This has been a bad week for Europe’s energy consumers, but a satisfying one for Vladimir Putin. European benchmark gas prices on Friday were six times higher than a year ago — but did fall back from an all-time high midweek after Russia’s president suggested Moscow might be prepared to stabilise prices. Politicians once consoled themselves that Russia could never afford to cut off gas to Europe since that would crash its economy. Recent weeks have shown Moscow has no need to turn off the taps: in a supply crunch, it can exert outsize influence even while continuing to fulfil all its long-term contracts, simply by withholding any extra gas.
The energy squeeze that has clouded the economic outlook and put markets on edge is a global affair. A rebound in activity is confronting post-pandemic bottlenecks. Coronavirus and a long winter led to delays in filling energy storage and backlogs of maintenance in some oil, gas and coal fields. India and China are experiencing shortages too.
Moves away from coal, and in some countries nuclear power, have made gas more important as an industrial fuel and, despite the advance of renewables, for power generation.
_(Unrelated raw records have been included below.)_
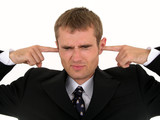 businessman putting fingers in ears poster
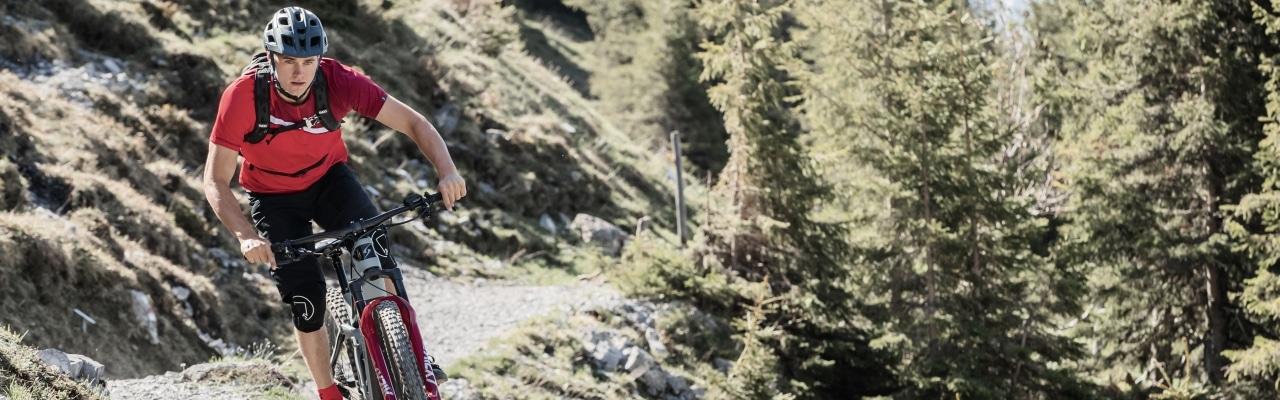 Mann fährt auf seinem Simplon e-Bike durch den Wald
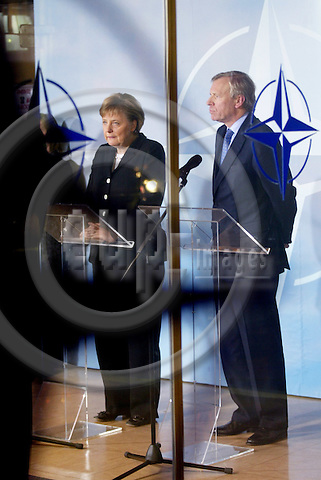 BRUSSELS - BELGIUM - 23 NOVEMBER 2005 -- Angela MERKEL, Germany's new Chancellor, left, and NATO Secretary General Jaap de HOOP SCHEFFER, during a press conference in connection with her first visit to NATO.  PHOTO: ERIK LUNTANG / EUP-IMAGES..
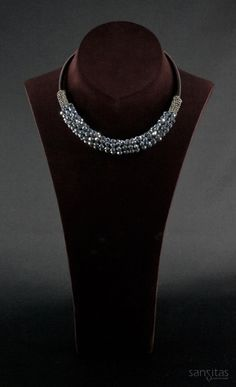 Vanity Arctic Silver - An elegant alternative to chokers and brimming with beauty. Featuring vibrant briolette crystals encased between captivating seed beads.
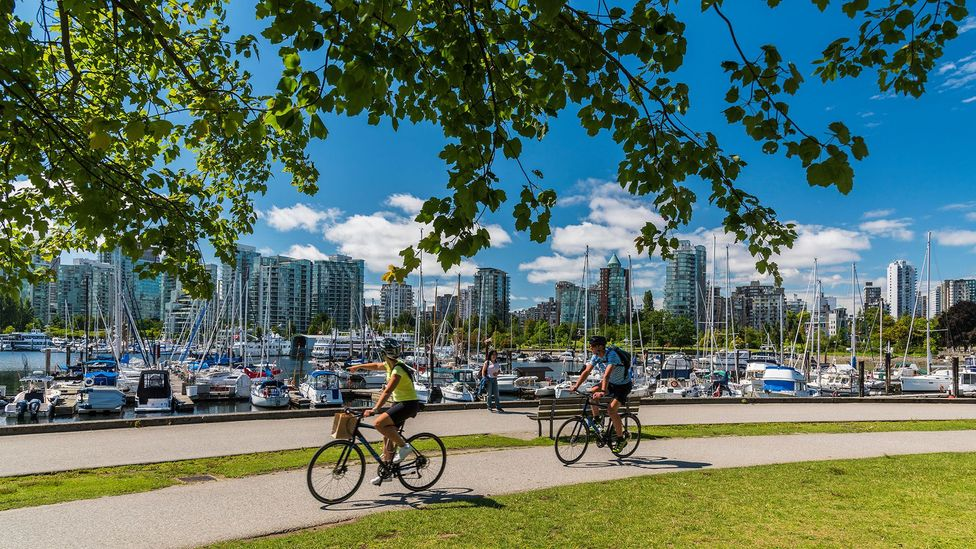 Cities like Vancouver, whose design and building policies accommodate nearby natural greenery, are often surveyed as popular places to live. (Credit: Alamy Stock Photo)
Europe has suffered, too, from partial closure of the giant Groningen gasfield due to earthquakes in the Netherlands and diversion of liquefied natural gas supplies to Asia. Yet if Russia did not engineer the squeeze, it has taken advantage of it, traders say, by declining to send additional supplies into the spot market to calm things as it has in the past. The International Energy Agency chief says Russia has capacity to send substantially more gas to Europe.